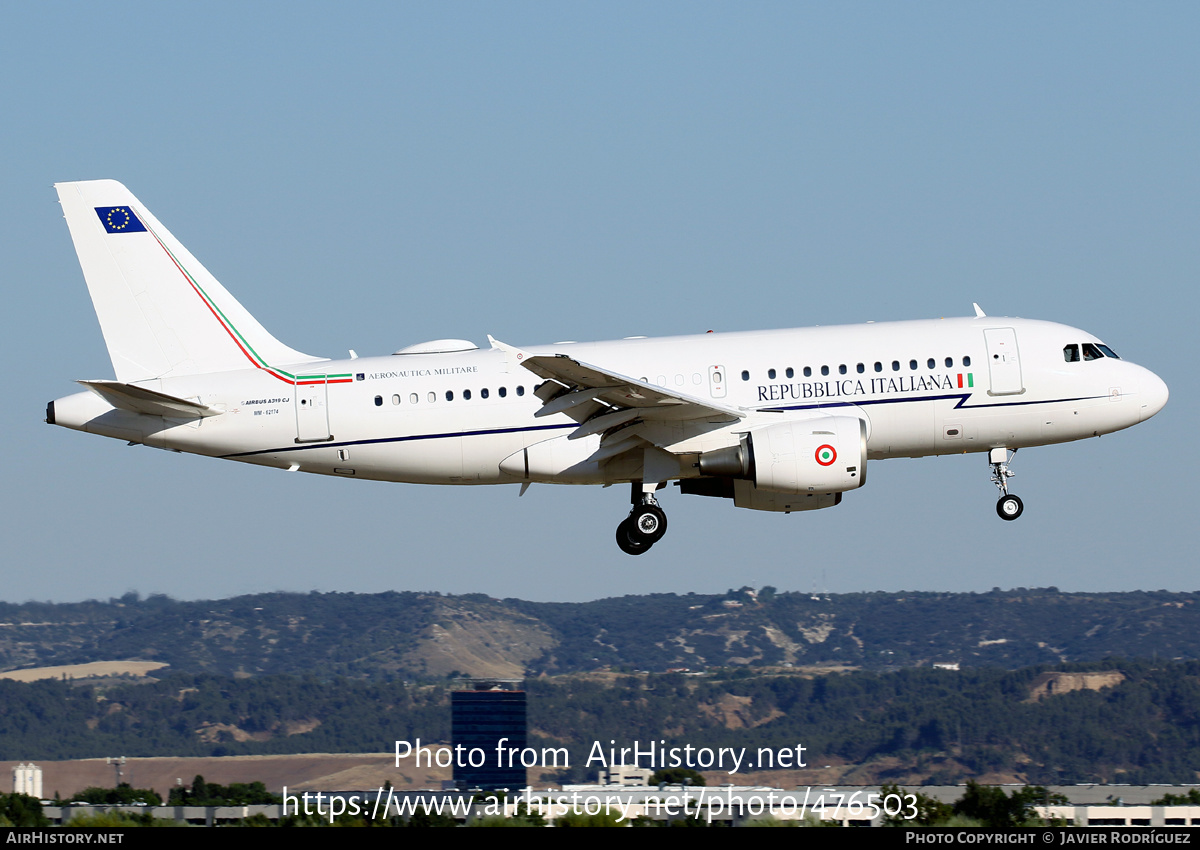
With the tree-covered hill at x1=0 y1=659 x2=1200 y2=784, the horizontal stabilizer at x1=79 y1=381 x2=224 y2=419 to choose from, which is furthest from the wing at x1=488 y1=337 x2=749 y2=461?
the tree-covered hill at x1=0 y1=659 x2=1200 y2=784

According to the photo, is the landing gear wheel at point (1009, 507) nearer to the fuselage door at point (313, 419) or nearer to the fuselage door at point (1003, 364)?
the fuselage door at point (1003, 364)

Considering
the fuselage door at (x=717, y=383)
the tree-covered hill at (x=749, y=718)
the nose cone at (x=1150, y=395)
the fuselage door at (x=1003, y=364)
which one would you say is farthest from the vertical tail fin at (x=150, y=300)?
the tree-covered hill at (x=749, y=718)

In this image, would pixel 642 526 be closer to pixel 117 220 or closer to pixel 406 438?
pixel 406 438

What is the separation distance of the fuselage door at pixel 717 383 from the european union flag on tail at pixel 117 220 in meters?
15.4

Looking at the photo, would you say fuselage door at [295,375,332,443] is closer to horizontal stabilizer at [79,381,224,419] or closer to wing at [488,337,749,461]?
horizontal stabilizer at [79,381,224,419]

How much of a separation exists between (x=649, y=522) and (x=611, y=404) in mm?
3690

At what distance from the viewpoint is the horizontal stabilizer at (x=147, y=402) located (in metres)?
34.2

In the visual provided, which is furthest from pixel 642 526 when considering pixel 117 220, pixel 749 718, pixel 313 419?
pixel 749 718

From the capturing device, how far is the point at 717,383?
34688 millimetres

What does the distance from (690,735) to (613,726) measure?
7192 millimetres

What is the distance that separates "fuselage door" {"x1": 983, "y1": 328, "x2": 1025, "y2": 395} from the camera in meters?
34.7

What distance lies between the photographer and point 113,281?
123 ft
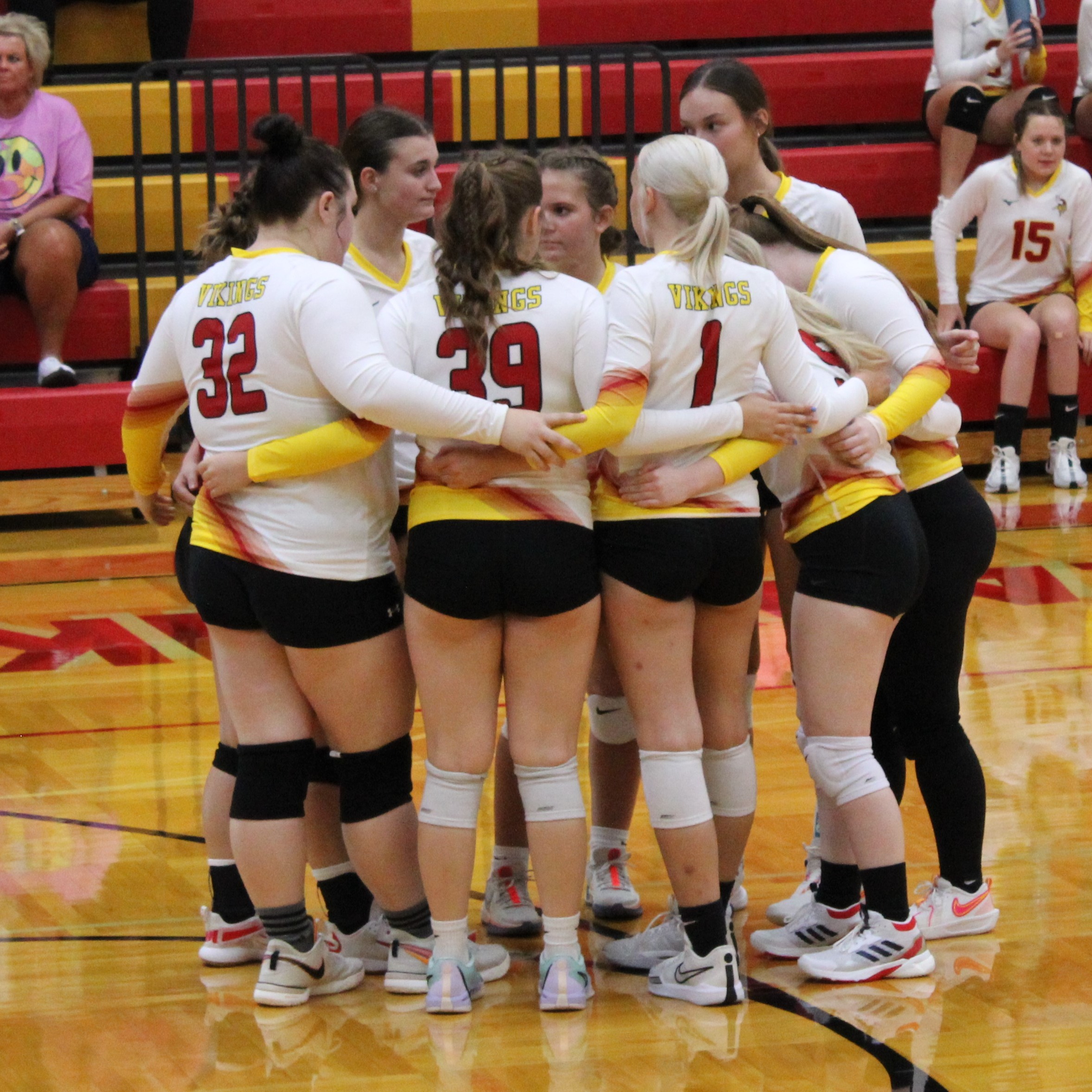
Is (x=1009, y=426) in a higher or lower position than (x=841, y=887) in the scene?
higher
---*---
Schriftliche Aufgabe:
Überführe alle Zeilen oben in eine zweispaltige CSV mit den Spalten „eingabe“ und „ziel“. Jede Zeile soll ihren Text und ihre Antwort in je einem Feld in Anführungszeichen enthalten, Zeilenumbrüche durch Leerzeichen ersetzt und ohne die Bilder.

Korrekte Ausgabe:
eingabe,ziel
"With the tree-covered hill at x1=0 y1=659 x2=1200 y2=784, the horizontal stabilizer at x1=79 y1=381 x2=224 y2=419 to choose from, which is furthest from the wing at x1=488 y1=337 x2=749 y2=461?","the tree-covered hill at x1=0 y1=659 x2=1200 y2=784"
"According to the photo, is the landing gear wheel at point (1009, 507) nearer to the fuselage door at point (313, 419) or nearer to the fuselage door at point (1003, 364)?","the fuselage door at point (1003, 364)"
"Considering the fuselage door at (x=717, y=383) the tree-covered hill at (x=749, y=718) the nose cone at (x=1150, y=395) the fuselage door at (x=1003, y=364) which one would you say is farthest from the vertical tail fin at (x=150, y=300)?","the tree-covered hill at (x=749, y=718)"
"In this image, would pixel 642 526 be closer to pixel 117 220 or closer to pixel 406 438?","pixel 406 438"
"What is the separation distance of the fuselage door at pixel 717 383 from the european union flag on tail at pixel 117 220 in meters?","15.4"
"Looking at the photo, would you say fuselage door at [295,375,332,443] is closer to horizontal stabilizer at [79,381,224,419] or closer to wing at [488,337,749,461]?","horizontal stabilizer at [79,381,224,419]"
"How much of a separation exists between (x=649, y=522) and (x=611, y=404) in mm?","3690"
"At what distance from the viewpoint is the horizontal stabilizer at (x=147, y=402) located (in metres)?","34.2"
"In the visual provided, which is furthest from pixel 642 526 when considering pixel 117 220, pixel 749 718, pixel 313 419?","pixel 749 718"
"From the capturing device, how far is the point at 717,383?","34688 millimetres"
"What does the distance from (690,735) to (613,726) measure?","7192 millimetres"
"What is the distance that separates ""fuselage door"" {""x1"": 983, ""y1"": 328, ""x2"": 1025, ""y2"": 395} from the camera in meters?","34.7"
"What distance lies between the photographer and point 113,281?","123 ft"
"Is (x=1009, y=426) in a higher or lower position than (x=841, y=887) in the scene?","higher"